[BEGIN Material provided]

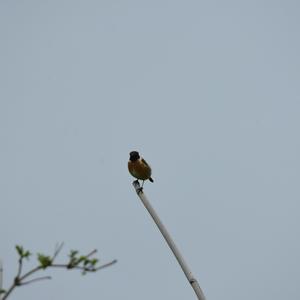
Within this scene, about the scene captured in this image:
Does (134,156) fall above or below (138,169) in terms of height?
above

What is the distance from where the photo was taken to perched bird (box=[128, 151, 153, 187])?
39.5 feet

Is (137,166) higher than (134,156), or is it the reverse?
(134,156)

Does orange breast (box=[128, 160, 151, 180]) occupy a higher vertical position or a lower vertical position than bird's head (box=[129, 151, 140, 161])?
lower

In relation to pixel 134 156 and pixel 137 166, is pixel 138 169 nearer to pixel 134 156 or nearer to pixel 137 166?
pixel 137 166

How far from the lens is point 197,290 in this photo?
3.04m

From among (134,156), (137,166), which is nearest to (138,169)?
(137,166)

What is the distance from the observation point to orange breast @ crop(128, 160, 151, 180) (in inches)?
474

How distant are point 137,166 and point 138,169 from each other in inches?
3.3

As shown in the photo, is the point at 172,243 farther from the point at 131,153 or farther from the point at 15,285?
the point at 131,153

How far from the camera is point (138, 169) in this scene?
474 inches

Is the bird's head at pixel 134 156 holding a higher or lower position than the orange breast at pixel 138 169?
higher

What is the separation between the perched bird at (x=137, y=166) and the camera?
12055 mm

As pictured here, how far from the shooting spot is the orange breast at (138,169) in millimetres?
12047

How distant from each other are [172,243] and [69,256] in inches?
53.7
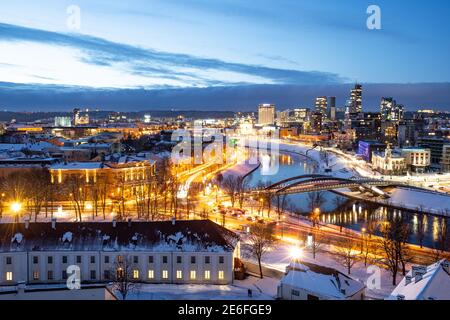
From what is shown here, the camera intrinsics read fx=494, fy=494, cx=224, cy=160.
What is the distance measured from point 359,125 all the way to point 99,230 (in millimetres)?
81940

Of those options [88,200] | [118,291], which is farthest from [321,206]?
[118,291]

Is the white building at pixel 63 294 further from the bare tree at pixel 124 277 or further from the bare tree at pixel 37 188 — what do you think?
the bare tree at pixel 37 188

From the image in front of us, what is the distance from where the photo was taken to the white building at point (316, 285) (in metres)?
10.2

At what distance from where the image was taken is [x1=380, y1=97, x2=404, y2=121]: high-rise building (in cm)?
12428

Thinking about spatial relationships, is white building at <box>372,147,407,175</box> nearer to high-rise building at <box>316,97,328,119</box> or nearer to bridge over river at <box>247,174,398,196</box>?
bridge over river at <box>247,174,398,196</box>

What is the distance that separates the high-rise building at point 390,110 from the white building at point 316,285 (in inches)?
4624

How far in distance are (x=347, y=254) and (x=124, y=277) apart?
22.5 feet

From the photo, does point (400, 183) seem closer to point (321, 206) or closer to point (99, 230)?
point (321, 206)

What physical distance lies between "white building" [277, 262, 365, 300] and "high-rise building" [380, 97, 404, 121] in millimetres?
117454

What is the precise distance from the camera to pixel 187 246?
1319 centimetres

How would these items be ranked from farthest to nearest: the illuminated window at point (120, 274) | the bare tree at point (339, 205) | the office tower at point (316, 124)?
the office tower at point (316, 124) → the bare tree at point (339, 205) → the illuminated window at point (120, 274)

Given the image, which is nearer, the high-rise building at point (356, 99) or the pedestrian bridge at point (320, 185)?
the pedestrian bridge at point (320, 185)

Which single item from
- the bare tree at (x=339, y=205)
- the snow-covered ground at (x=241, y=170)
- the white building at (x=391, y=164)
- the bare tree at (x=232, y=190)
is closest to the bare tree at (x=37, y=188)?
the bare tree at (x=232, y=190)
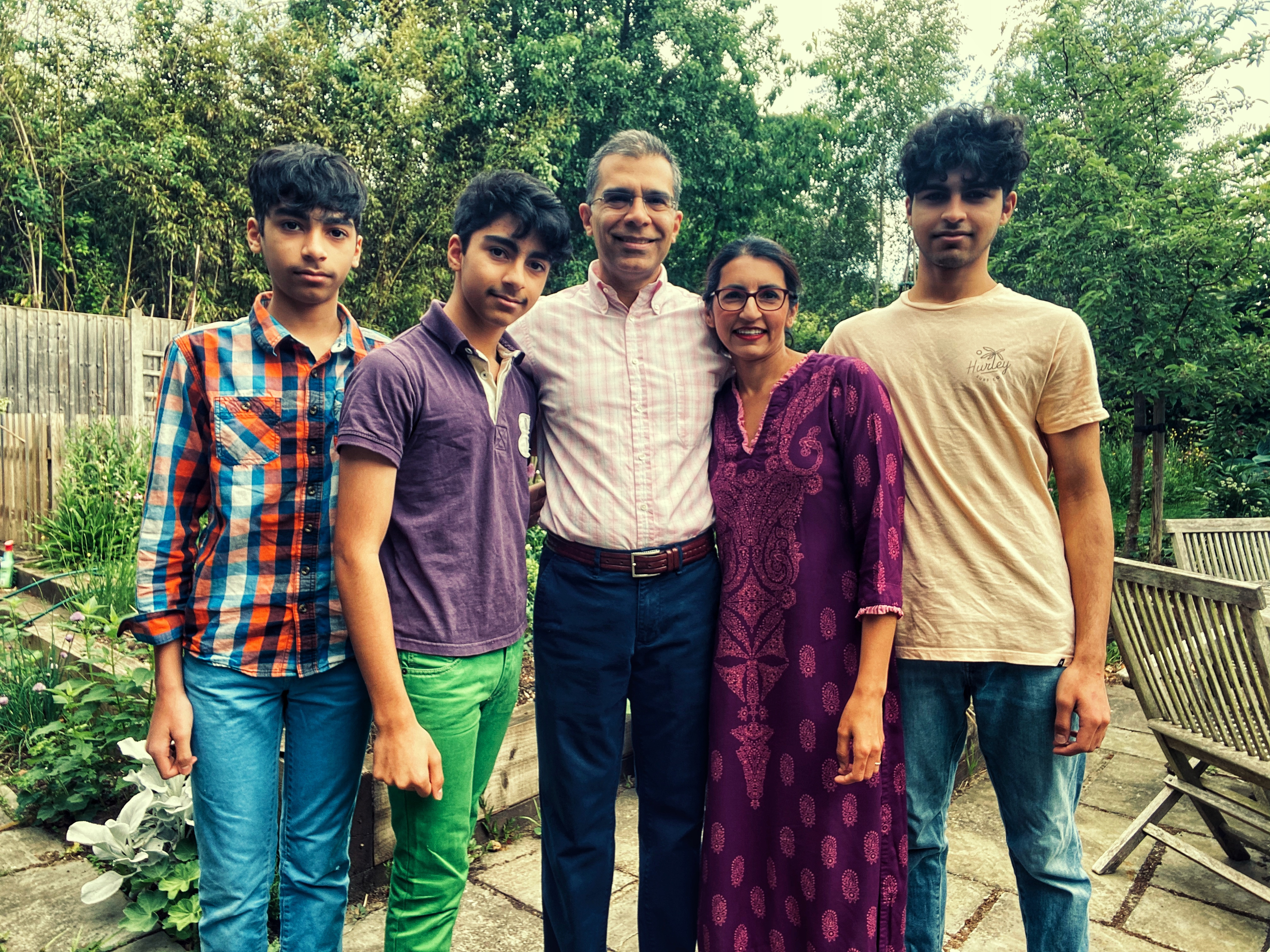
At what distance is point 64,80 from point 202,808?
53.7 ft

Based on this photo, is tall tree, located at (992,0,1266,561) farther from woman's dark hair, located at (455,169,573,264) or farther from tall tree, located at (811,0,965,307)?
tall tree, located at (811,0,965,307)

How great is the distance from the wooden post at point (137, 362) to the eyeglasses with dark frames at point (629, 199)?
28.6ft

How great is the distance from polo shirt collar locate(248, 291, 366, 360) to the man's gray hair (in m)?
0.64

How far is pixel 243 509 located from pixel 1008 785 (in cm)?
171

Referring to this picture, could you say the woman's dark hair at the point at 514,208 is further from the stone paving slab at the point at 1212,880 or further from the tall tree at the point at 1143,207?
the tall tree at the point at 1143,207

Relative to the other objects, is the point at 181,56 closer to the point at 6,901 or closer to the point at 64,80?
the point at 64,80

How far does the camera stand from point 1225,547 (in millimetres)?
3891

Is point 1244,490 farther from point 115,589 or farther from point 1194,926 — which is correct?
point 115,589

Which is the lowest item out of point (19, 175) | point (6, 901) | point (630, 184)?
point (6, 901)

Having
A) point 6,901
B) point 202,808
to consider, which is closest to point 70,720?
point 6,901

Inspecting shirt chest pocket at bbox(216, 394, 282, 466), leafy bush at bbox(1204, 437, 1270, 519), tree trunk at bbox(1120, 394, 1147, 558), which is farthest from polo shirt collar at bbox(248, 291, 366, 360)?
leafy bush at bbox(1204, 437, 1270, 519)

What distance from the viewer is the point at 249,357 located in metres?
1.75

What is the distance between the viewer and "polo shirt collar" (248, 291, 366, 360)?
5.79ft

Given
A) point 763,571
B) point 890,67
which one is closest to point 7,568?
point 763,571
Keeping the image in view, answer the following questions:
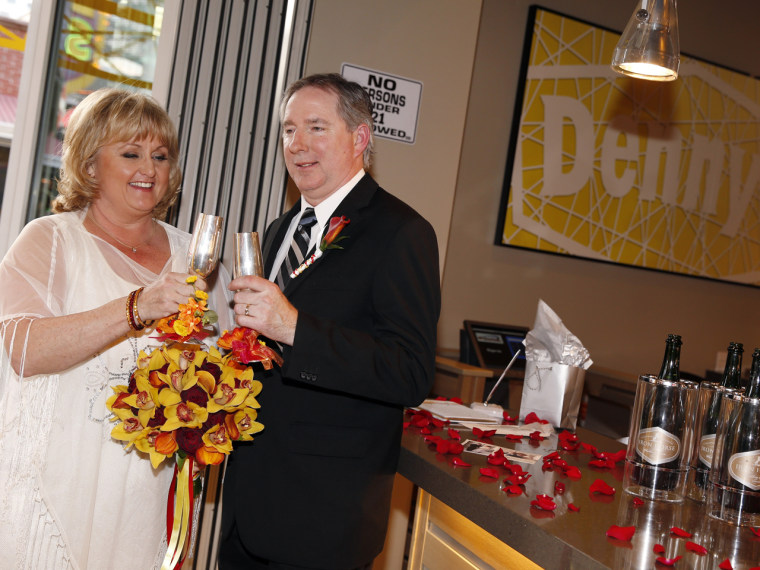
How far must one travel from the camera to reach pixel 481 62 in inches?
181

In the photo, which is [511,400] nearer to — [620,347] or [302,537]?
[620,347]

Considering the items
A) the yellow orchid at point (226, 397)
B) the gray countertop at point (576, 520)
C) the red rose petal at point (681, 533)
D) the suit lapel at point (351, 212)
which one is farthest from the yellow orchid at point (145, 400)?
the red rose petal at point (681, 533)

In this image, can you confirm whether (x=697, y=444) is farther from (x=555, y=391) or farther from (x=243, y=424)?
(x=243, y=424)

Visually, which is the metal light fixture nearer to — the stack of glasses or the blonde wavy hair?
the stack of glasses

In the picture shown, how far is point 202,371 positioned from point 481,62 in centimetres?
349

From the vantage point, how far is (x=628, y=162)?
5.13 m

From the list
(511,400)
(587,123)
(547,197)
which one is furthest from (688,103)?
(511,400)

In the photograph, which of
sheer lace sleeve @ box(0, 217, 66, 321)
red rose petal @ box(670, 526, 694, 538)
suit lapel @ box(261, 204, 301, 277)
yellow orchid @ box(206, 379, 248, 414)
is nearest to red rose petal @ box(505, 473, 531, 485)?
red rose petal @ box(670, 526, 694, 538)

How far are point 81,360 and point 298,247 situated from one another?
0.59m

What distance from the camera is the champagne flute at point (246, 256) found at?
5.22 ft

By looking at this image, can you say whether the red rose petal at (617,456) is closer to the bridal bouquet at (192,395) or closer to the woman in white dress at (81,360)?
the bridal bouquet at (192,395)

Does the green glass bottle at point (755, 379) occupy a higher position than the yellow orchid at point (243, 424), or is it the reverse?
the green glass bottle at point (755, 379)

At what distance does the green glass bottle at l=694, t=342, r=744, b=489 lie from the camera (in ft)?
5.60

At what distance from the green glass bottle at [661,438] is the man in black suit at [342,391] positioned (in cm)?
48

[END Material provided]

▸ Requirement
Render the entries as a Markdown table with columns "Row" and "Content", starting at the line that contains "How far are" and ending with the last line of the entries. Number each non-blank line in order and omit blank lines.

▸ Complete output
| Row | Content |
|---|---|
| 1 | How far are point 81,360 and point 298,247 situated from one another? |
| 2 | 0.59m |
| 3 | What distance from the camera is the champagne flute at point (246, 256) found at? |
| 4 | 5.22 ft |
| 5 | By looking at this image, can you say whether the red rose petal at (617,456) is closer to the bridal bouquet at (192,395) or closer to the woman in white dress at (81,360)? |
| 6 | the bridal bouquet at (192,395) |
| 7 | Does the green glass bottle at point (755, 379) occupy a higher position than the yellow orchid at point (243, 424), or is it the reverse? |
| 8 | the green glass bottle at point (755, 379) |
| 9 | At what distance does the green glass bottle at l=694, t=342, r=744, b=489 lie from the camera (in ft)? |
| 10 | 5.60 |
| 11 | At what distance from the green glass bottle at [661,438] is the man in black suit at [342,391] positioned (in cm)? |
| 12 | 48 |